■ **Exercise objective**
Select each line in the entries below that contains the string "camera". Matching is case-sensitive.

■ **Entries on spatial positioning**
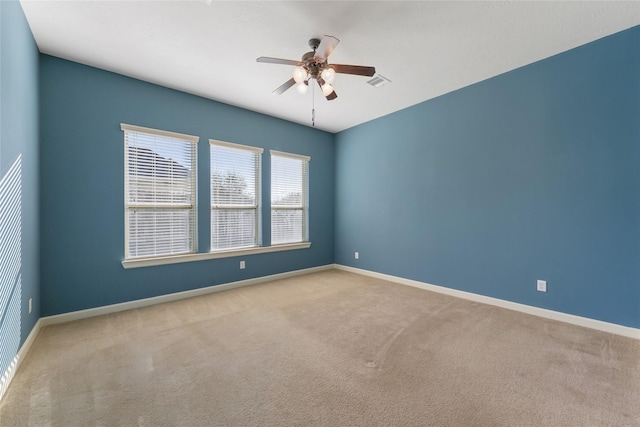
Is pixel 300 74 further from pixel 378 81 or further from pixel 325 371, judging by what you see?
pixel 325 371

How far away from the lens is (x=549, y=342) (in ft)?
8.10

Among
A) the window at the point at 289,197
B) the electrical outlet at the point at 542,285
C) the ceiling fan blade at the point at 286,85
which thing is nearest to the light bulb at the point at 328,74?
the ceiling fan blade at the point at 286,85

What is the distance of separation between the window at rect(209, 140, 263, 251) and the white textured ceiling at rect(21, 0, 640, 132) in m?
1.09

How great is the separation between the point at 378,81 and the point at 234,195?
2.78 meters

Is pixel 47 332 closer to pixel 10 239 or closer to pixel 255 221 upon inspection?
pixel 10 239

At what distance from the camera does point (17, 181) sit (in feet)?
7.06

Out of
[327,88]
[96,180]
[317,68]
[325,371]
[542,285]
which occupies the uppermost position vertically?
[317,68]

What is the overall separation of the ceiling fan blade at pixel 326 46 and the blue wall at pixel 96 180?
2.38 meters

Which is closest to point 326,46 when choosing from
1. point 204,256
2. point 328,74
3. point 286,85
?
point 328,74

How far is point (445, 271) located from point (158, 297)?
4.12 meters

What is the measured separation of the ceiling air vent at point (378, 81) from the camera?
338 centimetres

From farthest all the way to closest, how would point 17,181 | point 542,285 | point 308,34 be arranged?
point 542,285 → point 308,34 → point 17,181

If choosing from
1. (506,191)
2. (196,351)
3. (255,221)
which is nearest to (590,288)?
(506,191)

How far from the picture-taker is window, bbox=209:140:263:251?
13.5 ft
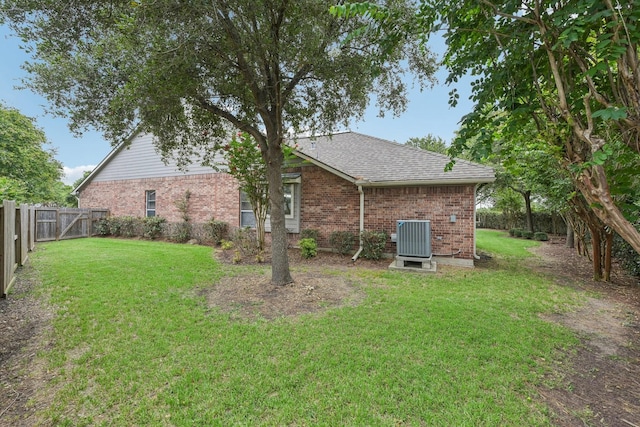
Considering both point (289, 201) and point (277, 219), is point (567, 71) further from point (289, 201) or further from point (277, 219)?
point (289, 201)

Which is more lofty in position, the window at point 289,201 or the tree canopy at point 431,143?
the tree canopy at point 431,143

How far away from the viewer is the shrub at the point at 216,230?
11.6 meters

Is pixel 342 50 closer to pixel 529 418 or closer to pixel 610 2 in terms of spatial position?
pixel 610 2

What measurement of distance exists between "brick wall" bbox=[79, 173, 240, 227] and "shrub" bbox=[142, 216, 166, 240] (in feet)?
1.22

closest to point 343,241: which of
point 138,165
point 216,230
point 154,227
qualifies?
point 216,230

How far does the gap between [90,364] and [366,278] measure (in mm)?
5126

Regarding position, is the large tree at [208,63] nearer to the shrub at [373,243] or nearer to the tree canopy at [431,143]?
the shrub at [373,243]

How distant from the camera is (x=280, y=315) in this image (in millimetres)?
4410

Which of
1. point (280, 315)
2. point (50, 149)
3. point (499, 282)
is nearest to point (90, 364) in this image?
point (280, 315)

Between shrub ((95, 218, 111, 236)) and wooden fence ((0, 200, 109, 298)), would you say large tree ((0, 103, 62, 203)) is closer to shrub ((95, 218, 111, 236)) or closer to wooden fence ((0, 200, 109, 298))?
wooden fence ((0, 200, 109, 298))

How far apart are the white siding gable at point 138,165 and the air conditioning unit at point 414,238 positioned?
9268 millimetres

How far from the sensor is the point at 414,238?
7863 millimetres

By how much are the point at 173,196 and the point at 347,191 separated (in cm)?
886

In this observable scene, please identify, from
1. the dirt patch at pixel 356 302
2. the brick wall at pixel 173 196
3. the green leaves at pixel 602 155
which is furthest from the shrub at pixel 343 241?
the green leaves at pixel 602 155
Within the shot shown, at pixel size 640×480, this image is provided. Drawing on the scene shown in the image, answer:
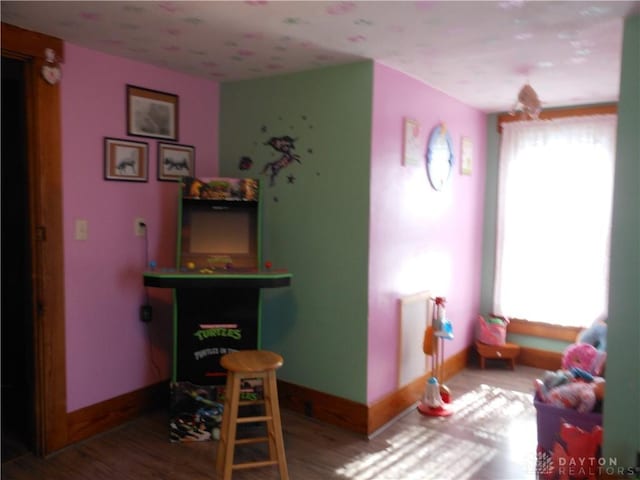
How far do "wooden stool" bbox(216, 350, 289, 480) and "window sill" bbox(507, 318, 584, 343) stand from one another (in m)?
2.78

■ **Written reply**
At what distance from the camera does point (17, 181) sit (in feet)?
What is the measured separation of the ceiling air vent at point (378, 81) from the camera?
How distant from the camera is (x=280, y=315) in this image (in millimetres)?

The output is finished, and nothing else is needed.